Una variante, rispetto all’antico, è la presenza dei cavalieri campidanesi nel tratto urbano del corteo, non documentata avanti i primi del secolo scorso.
Resta da mettere in evidenza e da chiarire il significato di un momento della sagra di sant’Efisio, sulla quale, per quanto ne sappiamo, nessuno si è mai soffermato. Intendiamo parlare dello spetta colare banchetto offerto in Nora dall’ Arciconfraternita. Questo banchetto, il cui numero delle portate era, soprattutto in passato, veramente eccezionale, rappresenta un elemento comune a tutte le più importanti manifestazioni della religiosità popolare, oltre che alle maggiori ricorrenze dell’anno agrario. Nel caso particolare della coincidenza della Sagra di sant’Efìsio con il Calendimaggio, il banchetto potrebbe sottolineare ancor di più la probabile preesistenza di una celebrazione agraria stagionale con la quale si sono fuse successive solennità cristiane che hanno, dopo molto tempo, sfociato nella sagra efisiana.
Non vogliamo però tralasciare l’occasione per porre l’accento su questi banchetti
sardi i quali si imposero, in ogni tempo, per le loro straordinarie proporzioni. Di uno di essi ci riferisce con minuzia di particolari il canonico Martin Carrillo, Visitatore Generale del Regno di Sardegna, nella sua relazione presentata, nel 1612, al re Filippo III. Secondo il prelato spagnolo, in occasione di una ordinazione sacerdotale a Mamoiada, si imbandì un banchetto con venti due vacche, ventisei vitelle, ventotto capi di grossa selvaggina, settecento quaranta montoni, trecento tra piccoli ovini e porchette, seicento galline, oltre ad enormi quantità di pesci, riso, frumento, zucchero, dolciumi, datteri, uova e venticinque grosse botti di vino 161.
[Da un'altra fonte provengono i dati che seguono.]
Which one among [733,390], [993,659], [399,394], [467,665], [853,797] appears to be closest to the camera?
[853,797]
Siamo di fronte, dunque, ad uno di quei banchetti che escono fuori da ogni norma comune per assumere i caratteri di vera eccezione e dei quali tuttora l’etnologia offre interessanti documenti. Se a questo si aggiunge il significato particolare che la parola carraxiu, che letteralmente indica la famosa carne deposta, secondo un sistema tipico di primitive culture, nella fossa già arroventata dal fuoco di legna aromatiche ed ivi
sepolta fino a completa cottura, ma che in senso traslato vuol dire baraonda, chiasso sfrenato, urla scomposte etc., sarà più agevole giungere alla conclusione che nei banchetti e nei significati della parola carraxiu è possibile cogliere l’estrema testimonianza di un fatto orgiastico rituale, discendente dalle più remote culture isolane.
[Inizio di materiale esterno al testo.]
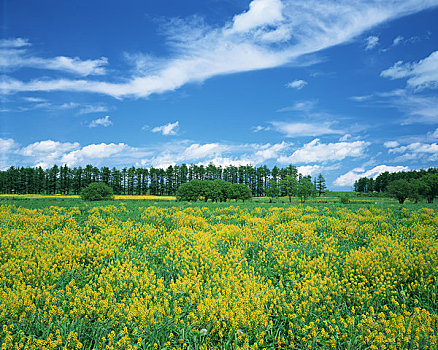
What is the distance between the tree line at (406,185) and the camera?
55.3 metres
L’autenticità dell’antica discendenza è tanto più possibile in quanto, in questi fatti, ciò che si tramanda non è legato a qualcosa di corruttibile o di mutevole come il vestiario, di superabile come un culto, di perfezionabile come uno strumento agrario; nei banchetti ciò che si tramanda è l’atto del nutrirsi, legato ad un certo numero di persone, ad un certo periodo dell’anno e ad un determinato cerimoniale che consiste nel far chiasso. Tutti elementi, dunque, che non temono il trascorrere del tempo. Quello che si è perduto, invece, è l’antico senso della funzione rituale dell’orgia. Essa, secondo la magistrale espressione di Mircea Eliade, era una frenesia generale illimitata che corrispondeva, sulla terra, alla ierogamia, nella quale gli eccessi «spezzano le barriere fra uomo, società, natura e dei; aiutano la circolazione della forza, della vita dei germi, da un livello all’altro, da una zona della realtà a tutte le altre. Quel che era vuoto di sostanza, si sazia, il frammentario si reintegra nell’unità; le cose isolate si fondono nella grande matrice universale. L’orgia fa circolare l’energia vitale e sacras’”.